Work to be completed
Copy out the items below verbatim, from the line with "Taking this image" through the last line of the items.

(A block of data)
------

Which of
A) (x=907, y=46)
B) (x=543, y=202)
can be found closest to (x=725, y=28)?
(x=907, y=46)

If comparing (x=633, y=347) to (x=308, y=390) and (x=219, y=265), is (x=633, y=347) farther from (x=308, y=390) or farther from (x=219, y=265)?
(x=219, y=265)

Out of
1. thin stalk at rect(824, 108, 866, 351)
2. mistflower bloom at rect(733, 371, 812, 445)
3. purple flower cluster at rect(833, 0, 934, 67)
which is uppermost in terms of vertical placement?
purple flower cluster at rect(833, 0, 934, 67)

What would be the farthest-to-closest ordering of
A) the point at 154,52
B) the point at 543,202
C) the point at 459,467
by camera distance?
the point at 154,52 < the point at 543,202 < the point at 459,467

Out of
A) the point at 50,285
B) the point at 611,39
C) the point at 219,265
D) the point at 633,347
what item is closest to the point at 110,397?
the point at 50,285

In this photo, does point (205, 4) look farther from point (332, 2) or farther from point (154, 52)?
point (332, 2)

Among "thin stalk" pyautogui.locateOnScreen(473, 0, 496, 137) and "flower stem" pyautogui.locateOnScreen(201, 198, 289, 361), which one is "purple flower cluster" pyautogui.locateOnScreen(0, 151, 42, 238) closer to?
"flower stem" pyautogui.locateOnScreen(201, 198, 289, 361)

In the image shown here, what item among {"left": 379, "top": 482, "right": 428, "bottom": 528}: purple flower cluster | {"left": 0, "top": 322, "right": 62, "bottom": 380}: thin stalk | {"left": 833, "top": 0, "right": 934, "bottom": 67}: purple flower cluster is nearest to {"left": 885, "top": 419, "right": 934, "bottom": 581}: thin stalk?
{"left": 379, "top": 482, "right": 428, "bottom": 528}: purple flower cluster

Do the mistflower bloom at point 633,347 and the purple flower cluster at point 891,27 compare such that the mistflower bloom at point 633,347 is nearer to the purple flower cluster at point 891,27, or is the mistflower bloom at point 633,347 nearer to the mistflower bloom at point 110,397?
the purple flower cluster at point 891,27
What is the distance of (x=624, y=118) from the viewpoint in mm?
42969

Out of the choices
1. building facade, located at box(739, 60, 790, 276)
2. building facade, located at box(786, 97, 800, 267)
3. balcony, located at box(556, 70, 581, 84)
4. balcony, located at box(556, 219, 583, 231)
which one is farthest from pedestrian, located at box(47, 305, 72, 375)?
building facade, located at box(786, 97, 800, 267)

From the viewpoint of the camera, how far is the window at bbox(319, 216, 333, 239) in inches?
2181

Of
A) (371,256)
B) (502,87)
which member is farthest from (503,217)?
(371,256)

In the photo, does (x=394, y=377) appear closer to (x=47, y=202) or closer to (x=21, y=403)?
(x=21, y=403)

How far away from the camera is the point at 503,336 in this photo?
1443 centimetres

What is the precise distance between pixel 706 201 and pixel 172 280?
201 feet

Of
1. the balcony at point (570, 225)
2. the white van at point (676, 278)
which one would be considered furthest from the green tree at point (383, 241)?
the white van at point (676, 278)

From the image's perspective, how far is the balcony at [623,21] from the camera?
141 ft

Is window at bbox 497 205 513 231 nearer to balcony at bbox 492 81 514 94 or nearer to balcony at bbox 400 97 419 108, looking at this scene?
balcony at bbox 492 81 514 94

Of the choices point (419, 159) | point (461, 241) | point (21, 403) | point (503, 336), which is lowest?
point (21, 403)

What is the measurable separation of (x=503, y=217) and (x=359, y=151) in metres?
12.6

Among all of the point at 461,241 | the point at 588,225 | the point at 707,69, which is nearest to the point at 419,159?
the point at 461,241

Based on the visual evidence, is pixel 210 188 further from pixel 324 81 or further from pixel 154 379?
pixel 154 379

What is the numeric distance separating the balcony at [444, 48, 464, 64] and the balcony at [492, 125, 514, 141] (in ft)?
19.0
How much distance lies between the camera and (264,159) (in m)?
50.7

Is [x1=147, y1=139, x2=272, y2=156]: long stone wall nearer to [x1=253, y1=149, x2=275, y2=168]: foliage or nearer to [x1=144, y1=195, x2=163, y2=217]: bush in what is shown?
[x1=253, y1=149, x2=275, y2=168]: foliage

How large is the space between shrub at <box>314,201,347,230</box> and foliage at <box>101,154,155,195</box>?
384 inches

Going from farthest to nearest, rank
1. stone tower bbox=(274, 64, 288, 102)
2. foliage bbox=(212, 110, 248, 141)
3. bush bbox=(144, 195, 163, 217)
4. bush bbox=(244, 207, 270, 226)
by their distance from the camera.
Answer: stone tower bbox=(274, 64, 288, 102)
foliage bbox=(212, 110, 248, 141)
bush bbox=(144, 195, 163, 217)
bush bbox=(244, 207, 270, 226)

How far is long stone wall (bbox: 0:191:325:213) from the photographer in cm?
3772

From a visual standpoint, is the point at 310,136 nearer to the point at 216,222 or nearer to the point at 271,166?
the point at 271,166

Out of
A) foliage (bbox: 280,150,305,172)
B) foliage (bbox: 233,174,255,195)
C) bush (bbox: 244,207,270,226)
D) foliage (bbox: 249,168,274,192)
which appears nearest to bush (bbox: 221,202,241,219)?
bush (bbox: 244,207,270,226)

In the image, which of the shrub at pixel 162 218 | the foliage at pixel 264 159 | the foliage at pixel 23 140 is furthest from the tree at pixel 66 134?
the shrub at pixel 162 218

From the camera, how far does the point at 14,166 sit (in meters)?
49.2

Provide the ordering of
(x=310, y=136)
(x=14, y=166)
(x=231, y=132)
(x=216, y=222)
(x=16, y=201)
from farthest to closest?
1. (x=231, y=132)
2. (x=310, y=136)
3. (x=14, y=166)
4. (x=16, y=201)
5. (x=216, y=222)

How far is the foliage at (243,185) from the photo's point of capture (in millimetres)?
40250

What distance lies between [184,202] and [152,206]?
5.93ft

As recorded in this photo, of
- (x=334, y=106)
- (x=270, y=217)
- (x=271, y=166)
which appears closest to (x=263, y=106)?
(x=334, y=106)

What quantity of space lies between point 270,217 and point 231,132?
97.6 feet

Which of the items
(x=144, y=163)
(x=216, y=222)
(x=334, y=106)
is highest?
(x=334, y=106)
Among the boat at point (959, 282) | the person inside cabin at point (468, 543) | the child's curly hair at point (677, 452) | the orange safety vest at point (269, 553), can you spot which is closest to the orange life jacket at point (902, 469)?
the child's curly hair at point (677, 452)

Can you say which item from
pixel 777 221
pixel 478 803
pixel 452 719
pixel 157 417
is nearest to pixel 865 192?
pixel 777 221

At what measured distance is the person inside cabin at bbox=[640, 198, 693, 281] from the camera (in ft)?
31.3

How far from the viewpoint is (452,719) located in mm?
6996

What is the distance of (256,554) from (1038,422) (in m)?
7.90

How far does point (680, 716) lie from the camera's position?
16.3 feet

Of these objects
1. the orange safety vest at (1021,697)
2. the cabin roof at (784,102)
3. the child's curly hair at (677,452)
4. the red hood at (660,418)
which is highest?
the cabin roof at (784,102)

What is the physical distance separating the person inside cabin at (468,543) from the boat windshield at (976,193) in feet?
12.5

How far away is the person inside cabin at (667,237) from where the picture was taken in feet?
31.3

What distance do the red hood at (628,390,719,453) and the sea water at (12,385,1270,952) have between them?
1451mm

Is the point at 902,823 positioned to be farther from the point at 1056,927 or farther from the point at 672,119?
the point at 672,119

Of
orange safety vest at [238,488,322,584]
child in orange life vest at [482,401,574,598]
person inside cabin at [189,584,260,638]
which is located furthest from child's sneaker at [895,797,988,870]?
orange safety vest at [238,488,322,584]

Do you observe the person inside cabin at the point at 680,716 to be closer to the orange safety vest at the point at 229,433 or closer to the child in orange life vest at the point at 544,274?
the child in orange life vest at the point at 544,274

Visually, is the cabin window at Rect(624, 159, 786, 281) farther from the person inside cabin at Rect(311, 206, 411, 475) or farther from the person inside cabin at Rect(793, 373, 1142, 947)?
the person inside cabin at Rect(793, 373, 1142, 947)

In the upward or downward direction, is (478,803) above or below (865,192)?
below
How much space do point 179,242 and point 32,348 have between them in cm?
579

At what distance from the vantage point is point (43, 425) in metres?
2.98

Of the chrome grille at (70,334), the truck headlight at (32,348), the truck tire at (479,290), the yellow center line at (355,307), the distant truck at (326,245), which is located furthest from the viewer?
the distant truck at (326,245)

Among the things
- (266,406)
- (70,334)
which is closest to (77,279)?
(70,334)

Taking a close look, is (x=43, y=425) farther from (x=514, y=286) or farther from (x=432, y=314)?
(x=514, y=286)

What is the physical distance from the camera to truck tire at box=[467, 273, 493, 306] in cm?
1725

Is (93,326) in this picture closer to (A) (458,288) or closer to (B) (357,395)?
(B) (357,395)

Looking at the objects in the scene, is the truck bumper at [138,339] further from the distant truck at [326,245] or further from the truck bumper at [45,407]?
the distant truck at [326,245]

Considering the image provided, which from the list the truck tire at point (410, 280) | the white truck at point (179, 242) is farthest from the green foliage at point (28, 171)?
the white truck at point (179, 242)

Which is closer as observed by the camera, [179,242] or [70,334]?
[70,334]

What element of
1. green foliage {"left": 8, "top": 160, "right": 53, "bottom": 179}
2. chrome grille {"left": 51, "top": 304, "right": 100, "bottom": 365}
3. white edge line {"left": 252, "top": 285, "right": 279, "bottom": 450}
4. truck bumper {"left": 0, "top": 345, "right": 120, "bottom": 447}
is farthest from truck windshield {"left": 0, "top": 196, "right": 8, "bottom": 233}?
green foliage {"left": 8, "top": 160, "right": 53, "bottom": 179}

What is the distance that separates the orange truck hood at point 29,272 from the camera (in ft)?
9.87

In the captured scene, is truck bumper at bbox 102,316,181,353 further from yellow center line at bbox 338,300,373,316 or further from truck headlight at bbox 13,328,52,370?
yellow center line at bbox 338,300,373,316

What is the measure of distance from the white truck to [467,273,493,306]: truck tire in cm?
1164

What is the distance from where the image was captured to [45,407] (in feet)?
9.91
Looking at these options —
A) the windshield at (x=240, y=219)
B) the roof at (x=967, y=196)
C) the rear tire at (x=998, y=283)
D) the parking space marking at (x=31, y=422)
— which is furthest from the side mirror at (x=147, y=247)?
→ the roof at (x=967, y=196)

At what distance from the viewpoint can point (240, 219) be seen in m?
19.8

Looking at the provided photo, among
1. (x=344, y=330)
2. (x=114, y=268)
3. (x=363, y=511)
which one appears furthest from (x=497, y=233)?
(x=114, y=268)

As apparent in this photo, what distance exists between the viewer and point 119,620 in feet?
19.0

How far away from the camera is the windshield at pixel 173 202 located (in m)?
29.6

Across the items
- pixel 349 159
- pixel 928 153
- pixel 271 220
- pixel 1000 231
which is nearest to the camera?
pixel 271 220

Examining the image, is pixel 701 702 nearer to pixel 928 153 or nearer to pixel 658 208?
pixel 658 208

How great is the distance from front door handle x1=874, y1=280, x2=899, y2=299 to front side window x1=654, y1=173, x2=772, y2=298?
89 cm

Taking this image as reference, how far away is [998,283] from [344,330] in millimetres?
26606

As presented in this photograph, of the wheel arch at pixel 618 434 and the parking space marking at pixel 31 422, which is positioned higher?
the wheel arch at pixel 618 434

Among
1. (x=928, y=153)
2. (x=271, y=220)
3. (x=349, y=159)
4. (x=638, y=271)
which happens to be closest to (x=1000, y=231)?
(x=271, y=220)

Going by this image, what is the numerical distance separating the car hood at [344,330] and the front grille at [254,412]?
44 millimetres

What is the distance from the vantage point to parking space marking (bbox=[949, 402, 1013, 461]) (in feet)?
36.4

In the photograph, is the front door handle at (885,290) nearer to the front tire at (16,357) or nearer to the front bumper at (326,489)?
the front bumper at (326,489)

------

In response
Taking this image as reference, how far away is [998,283] from [344,330] in millimetres?
26606

As presented in this photograph, of the wheel arch at pixel 618 434 and the parking space marking at pixel 31 422, which is positioned higher?
the wheel arch at pixel 618 434

Among
1. (x=928, y=153)
2. (x=271, y=220)
3. (x=349, y=159)
4. (x=638, y=271)
which happens to be closest to (x=1000, y=231)?
(x=271, y=220)

Going by this image, what is the numerical distance separating the car hood at [344,330] and the front grille at [254,412]?
44 millimetres

What is the distance from the vantage point to parking space marking (bbox=[949, 402, 1013, 461]) (in feet)?
36.4

In the photograph, is the front door handle at (885,290) nearer to the front tire at (16,357) or nearer to the front bumper at (326,489)?
the front bumper at (326,489)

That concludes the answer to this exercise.